(Source data)
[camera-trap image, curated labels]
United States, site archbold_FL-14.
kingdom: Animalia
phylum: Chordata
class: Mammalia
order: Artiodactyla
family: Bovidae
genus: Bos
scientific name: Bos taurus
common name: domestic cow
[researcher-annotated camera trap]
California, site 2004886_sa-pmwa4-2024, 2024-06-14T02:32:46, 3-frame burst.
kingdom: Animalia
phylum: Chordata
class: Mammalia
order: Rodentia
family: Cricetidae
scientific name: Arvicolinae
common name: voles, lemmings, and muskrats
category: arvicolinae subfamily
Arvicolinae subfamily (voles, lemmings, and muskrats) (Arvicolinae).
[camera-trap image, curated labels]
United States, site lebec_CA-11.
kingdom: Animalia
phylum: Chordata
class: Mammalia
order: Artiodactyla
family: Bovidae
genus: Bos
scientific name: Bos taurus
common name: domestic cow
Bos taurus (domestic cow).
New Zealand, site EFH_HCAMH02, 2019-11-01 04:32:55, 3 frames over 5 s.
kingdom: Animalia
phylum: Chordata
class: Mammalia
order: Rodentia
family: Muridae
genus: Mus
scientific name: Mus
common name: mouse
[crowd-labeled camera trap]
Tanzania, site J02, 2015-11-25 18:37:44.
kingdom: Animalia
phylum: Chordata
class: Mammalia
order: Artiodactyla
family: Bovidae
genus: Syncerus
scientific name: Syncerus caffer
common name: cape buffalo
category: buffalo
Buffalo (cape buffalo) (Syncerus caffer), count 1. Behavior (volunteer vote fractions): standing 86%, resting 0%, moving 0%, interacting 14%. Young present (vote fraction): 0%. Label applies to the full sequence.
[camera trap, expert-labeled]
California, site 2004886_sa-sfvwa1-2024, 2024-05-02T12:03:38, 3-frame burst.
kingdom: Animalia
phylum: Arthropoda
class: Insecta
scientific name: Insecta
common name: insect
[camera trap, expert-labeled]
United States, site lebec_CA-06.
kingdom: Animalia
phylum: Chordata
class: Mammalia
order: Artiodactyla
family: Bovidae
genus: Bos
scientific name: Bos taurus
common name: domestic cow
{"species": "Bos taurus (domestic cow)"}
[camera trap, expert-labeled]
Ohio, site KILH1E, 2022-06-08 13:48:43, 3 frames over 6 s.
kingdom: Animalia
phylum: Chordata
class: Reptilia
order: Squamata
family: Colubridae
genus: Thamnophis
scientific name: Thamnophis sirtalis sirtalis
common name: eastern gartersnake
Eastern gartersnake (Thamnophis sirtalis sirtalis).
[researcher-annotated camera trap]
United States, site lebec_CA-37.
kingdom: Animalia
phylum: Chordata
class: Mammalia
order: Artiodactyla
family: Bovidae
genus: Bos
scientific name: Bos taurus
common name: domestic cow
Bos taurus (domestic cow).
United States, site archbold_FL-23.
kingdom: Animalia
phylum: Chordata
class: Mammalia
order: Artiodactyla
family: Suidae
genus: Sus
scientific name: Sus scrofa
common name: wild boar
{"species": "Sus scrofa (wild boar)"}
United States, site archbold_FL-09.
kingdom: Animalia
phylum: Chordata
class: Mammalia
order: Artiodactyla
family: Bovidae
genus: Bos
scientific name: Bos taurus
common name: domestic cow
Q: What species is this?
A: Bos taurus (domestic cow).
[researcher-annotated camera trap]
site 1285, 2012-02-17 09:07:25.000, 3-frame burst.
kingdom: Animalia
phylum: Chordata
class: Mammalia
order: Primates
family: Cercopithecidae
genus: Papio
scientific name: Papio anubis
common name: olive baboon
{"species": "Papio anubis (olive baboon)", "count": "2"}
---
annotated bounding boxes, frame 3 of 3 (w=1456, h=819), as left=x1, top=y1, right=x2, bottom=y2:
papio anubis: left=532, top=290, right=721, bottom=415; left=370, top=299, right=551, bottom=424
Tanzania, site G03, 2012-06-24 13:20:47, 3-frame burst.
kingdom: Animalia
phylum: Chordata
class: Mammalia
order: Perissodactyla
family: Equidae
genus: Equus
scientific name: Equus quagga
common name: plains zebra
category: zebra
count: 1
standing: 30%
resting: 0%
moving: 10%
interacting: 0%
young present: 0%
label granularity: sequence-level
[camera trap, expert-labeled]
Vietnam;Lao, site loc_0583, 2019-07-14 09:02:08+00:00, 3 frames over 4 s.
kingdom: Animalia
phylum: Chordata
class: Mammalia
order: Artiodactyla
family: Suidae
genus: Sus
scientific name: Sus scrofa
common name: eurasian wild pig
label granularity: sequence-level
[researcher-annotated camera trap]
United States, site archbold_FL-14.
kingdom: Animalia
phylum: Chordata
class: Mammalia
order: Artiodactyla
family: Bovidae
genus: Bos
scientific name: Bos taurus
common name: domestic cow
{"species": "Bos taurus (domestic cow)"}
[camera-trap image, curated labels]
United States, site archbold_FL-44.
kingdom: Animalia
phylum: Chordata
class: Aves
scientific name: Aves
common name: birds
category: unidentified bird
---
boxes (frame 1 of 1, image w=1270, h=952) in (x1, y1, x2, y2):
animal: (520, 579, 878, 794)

**ASSIGNMENT:** Each line from the beginning of the entries to the line with "United States, site lebec_CA-11." must be repeated exactly, with both end lines kept and no other lines given.

**ANSWER TO THIS EXERCISE:**
[camera-trap image, curated labels]
United States, site archbold_FL-14.
kingdom: Animalia
phylum: Chordata
class: Mammalia
order: Artiodactyla
family: Bovidae
genus: Bos
scientific name: Bos taurus
common name: domestic cow
[researcher-annotated camera trap]
California, site 2004886_sa-pmwa4-2024, 2024-06-14T02:32:46, 3-frame burst.
kingdom: Animalia
phylum: Chordata
class: Mammalia
order: Rodentia
family: Cricetidae
scientific name: Arvicolinae
common name: voles, lemmings, and muskrats
category: arvicolinae subfamily
Arvicolinae subfamily (voles, lemmings, and muskrats) (Arvicolinae).
[camera-trap image, curated labels]
United States, site lebec_CA-11.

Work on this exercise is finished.